• _Provided records_:
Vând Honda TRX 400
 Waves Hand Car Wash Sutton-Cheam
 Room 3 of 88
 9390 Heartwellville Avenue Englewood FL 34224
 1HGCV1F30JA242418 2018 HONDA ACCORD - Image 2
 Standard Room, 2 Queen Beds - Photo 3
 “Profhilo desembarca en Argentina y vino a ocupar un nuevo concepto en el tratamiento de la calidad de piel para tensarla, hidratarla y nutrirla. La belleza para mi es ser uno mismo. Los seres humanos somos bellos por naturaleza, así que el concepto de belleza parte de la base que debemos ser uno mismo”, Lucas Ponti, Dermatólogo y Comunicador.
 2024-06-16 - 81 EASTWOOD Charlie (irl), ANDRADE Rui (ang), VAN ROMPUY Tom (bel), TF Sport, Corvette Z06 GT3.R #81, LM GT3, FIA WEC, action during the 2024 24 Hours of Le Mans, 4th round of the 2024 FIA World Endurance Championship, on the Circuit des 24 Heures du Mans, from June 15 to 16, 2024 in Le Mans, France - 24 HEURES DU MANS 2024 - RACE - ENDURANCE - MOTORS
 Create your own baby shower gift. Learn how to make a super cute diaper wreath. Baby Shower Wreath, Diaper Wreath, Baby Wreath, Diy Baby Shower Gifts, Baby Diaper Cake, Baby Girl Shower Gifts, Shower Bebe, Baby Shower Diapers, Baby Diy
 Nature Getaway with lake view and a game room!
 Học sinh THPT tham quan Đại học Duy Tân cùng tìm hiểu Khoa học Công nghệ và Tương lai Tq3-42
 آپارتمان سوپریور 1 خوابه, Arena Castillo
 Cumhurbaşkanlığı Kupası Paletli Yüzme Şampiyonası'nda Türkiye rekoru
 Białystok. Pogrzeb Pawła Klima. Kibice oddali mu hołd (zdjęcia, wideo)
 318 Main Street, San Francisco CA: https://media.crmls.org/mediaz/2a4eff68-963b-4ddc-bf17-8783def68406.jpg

• _Work to be completed_: Reproduce the material from its first line through the line containing "Standard Room, 2 Queen Beds - Photo 3", replacing "Avenue" with "Boulevard" and changing nothing else.

• _Answer for the task_:
Vând Honda TRX 400
 Waves Hand Car Wash Sutton-Cheam
 Room 3 of 88
 9390 Heartwellville Boulevard Englewood FL 34224
 1HGCV1F30JA242418 2018 HONDA ACCORD - Image 2
 Standard Room, 2 Queen Beds - Photo 3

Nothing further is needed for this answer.